What randomized studies demonstrated better outcomes with hyperfractionated RT over conventional RT for OPC?
RTOG 90–03 (Fu KK et al., IJROBP 2000): see above.
EORTC 22791 (Horiot JC et al., Radiother Oncol 1992): 325 pts (all OPX, but no BOT): 70 Gy vs. 80.5 Gy at 1.15 Gy bid. There was better LC (60% vs. 40%) but no OS benefit. LC was best for T3 Dz.
What data showed good LC rates with RT alone for select advanced (stages III–IV) OPCs?
MDACC data (Garden AS et al., Cancer 2004): pts with small primaries but stages III–IV Dz by virtue of +LNs; treated with RT alone. There were acceptable 5-yr LF (15%), DM (19%), and OS (64%) rates.
What are 2 important randomized trials that demonstrated the importance of adding chemo to conventionally fractionated RT in OPC?

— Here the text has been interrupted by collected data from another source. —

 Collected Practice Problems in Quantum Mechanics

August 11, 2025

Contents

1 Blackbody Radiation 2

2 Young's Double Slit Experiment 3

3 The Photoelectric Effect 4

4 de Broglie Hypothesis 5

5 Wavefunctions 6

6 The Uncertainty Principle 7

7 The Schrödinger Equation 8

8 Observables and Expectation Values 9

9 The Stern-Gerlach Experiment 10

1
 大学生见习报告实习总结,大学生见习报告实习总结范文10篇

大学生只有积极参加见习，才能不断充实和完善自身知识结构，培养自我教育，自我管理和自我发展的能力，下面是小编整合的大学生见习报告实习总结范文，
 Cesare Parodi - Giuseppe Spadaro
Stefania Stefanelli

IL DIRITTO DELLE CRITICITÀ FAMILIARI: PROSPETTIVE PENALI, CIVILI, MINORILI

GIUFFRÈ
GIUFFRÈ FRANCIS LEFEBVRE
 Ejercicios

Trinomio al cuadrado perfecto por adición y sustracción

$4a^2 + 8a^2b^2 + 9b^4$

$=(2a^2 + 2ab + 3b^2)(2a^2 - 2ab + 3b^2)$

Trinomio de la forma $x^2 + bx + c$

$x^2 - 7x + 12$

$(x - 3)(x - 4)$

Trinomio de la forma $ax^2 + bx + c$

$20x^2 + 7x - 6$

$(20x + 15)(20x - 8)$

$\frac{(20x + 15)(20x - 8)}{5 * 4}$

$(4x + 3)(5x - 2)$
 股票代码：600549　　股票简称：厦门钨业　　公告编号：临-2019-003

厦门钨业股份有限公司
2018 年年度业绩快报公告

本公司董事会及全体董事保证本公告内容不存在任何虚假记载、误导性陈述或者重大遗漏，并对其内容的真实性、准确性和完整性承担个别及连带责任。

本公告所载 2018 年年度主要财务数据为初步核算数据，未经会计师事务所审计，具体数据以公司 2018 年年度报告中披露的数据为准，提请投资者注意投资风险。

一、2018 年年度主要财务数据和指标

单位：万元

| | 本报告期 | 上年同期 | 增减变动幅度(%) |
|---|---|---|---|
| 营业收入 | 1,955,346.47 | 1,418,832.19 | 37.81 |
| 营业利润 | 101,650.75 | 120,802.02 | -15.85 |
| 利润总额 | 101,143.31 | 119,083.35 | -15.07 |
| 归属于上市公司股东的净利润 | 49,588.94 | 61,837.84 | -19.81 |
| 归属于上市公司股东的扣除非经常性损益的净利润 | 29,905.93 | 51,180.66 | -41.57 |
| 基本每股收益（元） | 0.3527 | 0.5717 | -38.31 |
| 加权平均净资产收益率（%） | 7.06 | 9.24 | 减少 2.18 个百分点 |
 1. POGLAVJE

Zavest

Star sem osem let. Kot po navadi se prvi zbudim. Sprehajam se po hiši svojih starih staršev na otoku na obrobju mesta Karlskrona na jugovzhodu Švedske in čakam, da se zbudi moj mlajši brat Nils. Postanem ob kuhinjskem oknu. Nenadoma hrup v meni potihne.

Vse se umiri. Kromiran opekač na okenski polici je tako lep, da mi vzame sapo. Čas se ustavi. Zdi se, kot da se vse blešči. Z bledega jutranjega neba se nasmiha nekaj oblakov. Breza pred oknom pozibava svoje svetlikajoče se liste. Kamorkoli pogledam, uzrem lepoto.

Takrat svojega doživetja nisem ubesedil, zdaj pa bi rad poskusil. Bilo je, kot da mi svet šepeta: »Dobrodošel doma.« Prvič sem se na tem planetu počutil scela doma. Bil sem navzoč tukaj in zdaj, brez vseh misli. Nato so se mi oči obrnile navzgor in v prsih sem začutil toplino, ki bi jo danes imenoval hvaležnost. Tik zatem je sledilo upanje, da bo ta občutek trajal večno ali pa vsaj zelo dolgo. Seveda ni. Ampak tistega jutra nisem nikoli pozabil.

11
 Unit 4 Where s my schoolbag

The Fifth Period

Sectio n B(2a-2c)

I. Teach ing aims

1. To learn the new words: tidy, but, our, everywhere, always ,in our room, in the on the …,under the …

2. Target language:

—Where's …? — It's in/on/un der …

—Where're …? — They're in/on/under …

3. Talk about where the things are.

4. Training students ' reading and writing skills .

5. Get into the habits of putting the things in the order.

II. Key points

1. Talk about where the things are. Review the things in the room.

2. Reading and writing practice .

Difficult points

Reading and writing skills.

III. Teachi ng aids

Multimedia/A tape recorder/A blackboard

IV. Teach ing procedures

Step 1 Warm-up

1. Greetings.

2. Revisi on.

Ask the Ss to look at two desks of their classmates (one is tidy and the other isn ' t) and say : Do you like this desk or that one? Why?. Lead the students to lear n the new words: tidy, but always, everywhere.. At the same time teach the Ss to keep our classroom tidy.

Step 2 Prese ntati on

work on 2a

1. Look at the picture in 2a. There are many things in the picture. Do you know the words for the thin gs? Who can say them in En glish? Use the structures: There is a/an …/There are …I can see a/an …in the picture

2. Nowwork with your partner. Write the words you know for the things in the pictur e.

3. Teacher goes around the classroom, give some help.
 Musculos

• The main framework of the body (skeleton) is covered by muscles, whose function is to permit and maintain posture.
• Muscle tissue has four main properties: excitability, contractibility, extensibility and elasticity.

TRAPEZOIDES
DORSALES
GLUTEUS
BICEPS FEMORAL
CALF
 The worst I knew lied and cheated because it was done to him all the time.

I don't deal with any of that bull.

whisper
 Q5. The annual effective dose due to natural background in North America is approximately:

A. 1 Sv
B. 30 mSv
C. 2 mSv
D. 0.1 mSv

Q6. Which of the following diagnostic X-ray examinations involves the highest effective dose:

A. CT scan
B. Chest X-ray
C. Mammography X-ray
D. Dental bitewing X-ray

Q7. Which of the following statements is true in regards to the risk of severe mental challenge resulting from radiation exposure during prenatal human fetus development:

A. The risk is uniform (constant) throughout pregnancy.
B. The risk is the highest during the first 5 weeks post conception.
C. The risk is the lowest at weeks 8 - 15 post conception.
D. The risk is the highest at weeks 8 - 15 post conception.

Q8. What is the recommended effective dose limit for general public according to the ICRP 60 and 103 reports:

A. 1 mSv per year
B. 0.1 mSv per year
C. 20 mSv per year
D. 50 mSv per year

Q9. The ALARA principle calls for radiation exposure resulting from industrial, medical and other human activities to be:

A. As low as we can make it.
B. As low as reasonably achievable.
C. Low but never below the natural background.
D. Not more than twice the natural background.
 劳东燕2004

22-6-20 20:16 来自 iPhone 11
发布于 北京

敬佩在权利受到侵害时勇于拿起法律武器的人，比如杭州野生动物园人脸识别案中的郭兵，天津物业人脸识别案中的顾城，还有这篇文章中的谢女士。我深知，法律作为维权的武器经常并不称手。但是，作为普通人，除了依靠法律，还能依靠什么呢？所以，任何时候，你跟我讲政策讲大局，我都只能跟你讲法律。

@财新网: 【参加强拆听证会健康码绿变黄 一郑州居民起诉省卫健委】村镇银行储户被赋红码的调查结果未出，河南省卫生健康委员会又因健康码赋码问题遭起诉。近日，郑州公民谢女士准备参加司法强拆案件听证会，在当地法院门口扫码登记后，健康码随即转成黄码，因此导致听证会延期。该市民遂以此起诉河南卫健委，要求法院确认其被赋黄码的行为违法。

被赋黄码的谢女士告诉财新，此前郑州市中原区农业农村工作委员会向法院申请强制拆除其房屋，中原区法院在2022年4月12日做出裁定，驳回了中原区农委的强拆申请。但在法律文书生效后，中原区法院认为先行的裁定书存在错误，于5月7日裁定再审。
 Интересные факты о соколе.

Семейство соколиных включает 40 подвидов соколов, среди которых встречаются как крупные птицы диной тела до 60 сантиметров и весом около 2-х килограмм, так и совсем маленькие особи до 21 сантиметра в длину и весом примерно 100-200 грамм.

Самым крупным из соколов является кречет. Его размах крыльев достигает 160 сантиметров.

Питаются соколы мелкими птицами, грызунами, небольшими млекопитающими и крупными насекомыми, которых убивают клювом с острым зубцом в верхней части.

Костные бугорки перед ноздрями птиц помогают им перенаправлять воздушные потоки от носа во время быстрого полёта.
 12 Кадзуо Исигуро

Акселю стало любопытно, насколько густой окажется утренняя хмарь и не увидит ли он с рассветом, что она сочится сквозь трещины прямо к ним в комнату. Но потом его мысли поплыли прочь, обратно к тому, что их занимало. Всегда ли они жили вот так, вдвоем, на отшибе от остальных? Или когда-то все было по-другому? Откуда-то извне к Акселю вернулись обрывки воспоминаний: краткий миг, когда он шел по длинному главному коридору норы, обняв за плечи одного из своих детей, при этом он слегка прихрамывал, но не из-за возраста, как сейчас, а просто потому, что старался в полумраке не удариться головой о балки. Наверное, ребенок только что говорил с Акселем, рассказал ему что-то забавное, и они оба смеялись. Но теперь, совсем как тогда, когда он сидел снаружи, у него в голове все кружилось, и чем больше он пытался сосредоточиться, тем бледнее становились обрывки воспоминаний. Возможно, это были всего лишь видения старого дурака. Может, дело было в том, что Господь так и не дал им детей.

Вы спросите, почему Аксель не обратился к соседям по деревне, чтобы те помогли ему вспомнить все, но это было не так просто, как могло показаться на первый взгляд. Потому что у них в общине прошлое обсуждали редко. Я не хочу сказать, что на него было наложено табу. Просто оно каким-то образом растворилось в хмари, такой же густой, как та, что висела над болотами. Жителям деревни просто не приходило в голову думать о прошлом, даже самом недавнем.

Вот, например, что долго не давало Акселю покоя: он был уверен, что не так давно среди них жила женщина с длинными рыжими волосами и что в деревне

GORTEC 94–01 (Calais G et al., JNCI 1999): 222 pts with stages III–IV OPC randomized to conventional RT alone vs. conventional RT + carboplatin/5-FU, no planned neck dissection for N2–3 Dz. The CRT arm had better 3-yr OS (51% vs. 31%), DFS (30% vs. 15%), and LC (66% vs. 42%); however, there was significantly worse grades 3–4 mucositis and weight loss/feeding tube use in the CRT arm.
Head and Neck Intergroup Study (Adelstein DJ et al., JCO 2003): 295 pts with unresectable stages III–IV H&N cancers (15% OC, 55% OPX, 20% HPX), RT alone vs. CRT with cisplatin 100 mg q3 wks × 3. 3-yr OS was better in the CRT arm (37% vs. 23%). There also was improved DFS (51% vs. 33%) in the CRT arm.
Pooled analysis from which 2 important RCTs support adding chemo to PORT in H&N cancers for +margin and ECE?
EORTC 22931 (Bernier J et al., NEJM 2004): 334 pts randomized to PORT 66 Gy vs. PORT + cisplatin 100 mg/m2 on days 1, 22, and 43. Eligibility: ECE, +margin, PNI, LVI, and levels 4–5 +N from OCC/OPC. There was better OS, DFS, and 5-yr LC with CRT but ↑ grades 3–4 toxicity.
RTOG 95–01 (Cooper JS et al., NEJM 2004): 459 pts randomized to 60–66 Gy PORT vs. PORT + cisplatin 100 mg/m2 on days 1, 22, and 43. Eligibility: >2 LN, ECE, +margin. There was better DFS (43% vs. 54%) and 2-yr LRC (72% vs. 82%) but only a trend to improvement in OS (57% vs. 63%).